Is it just me, or has anybody else noticed that a number of parents these days seem to be afraid of their own children? Perhaps afraid is the wrong word, more intimidated. I’m not sure if this is coming from the wealth of parental guidelines they are given on how to achieve perfect parenthood or from the heightened competition among parents to provide the latest and the greatest for their progeny. Children are enrolled in kindergarten before letting loose of their first good cry. Two year olds are given lavish parties that cost more than a half year’s mortgage payments, and designer clothing lines for these age challenged humans are flying off the racks. Yesterday I saw a mother interviewed at an upscale fashion show who said she would sacrifice anything for her children. It seemed this included providing them with pricy jackets lightening her bank account to the tune of thousands of dollars and indulging their every whim. It is almost as though if parents pursue a career or enjoy outside activities that do not include their children it is viewed as somehow taking something away from their offspring or being neglectful.
On Good Morning America this morning they interviewed an author, Pamela Druckerman, who has written a book titled “Bringing up Bebe” in which she discusses the French child rearing ideas and how they differ from ours. Children are treated, well for lack of a better way of putting it, like children. They are not deified like some diminutive mini-gods as we do across the pond.
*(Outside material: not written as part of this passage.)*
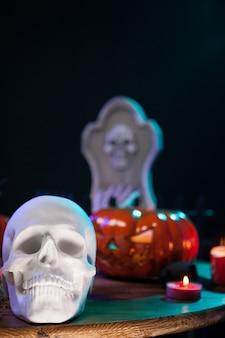 Cráneo humano espeluznante con otras decoraciones de halloween en una mesa de madera. celebración de halloween.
As I’ve said previously, our fourteen year old granddaughter is living with us for an undetermined time. I believe when she opted to stay with us she viewed us as the kindly couple who occasionally slipped her a ten under the table, rather than war-torn parents who have already survived the trenches and have a clear understanding of how the game is played. Testing the water, she announced yesterday that she was going to pierce her nose at school but thought I might get upset so decided to wait until she’d spoken to me. An excellent choice. I explained that if she had, in fact, poked a hole and stuck an earring in her nose, I would have gently removed it and returned it to her when she was; a) eighteen, or b) the Queen and Camilla stopped wearing those ridiculous hats, or c) when Snookie gets her growth spurt. Ahhh, the sweet facade melted like Swiss cheese off a hot burger quickly replaced by one that said “I wish you would be run over by a riding lawn mower”. Let the games begin.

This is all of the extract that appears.